A village chief believed to have ordered the killing in March of two UN experts in the Democratic Republic of Congo was arrested Saturday, a Congolese military spokesman said.
Congolese authorities have from the start said the suspect, Constantin Tshidime Bulabula, was behind the slayings of Swedish-Chilean Zaida Catalan and American Michael Sharp, who were investigating reports of dozens of mass graves in the war-torn Kasai region.
Military spokesman Anthony Mualushayi said Tshidime Bulabula, chief of a town just south of where the investigators were slain, was taken into custody some 100 kilometres (60 miles) from home.
He has since been taken to Kananga, along with another presumed suspect Tresor Mputu, the spokesman added.
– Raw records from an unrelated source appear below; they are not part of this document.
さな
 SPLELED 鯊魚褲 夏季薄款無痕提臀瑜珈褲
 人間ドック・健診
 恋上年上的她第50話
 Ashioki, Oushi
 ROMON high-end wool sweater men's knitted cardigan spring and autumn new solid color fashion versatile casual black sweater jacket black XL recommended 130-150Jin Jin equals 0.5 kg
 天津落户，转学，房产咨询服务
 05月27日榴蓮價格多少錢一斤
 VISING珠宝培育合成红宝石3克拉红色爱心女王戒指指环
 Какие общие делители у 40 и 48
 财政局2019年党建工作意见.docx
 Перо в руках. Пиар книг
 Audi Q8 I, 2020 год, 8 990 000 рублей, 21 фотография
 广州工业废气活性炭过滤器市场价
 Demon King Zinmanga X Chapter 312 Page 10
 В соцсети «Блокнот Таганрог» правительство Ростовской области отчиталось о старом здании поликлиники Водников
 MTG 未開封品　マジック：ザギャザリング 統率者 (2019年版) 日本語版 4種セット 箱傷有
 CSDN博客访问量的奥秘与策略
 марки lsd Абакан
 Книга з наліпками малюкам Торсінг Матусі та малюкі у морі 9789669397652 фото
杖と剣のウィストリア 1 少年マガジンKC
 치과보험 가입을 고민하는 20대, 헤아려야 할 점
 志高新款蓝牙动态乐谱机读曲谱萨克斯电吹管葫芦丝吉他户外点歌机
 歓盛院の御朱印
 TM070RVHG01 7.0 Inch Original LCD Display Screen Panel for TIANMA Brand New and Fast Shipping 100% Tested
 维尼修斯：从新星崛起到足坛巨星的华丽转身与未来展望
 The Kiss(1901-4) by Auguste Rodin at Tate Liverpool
Catalan and Sharp reportedly left the city of Kananga on March 12 and their bodies were found 15 days later. Catalan had been decapitated.
A UN report released in June described their murder as a "premeditated setup" in which state security may have been involved.
Kasai has been in turmoil since tribal chieftain Jean-Prince Mpandi -- known as the Kamwina Nsapu -- was killed in August last year after rebelling against President Joseph Kabila's regime in Kinshasa.
More than 3,000 people have died and 1.4 million have been displaced, according to the Catholic Church.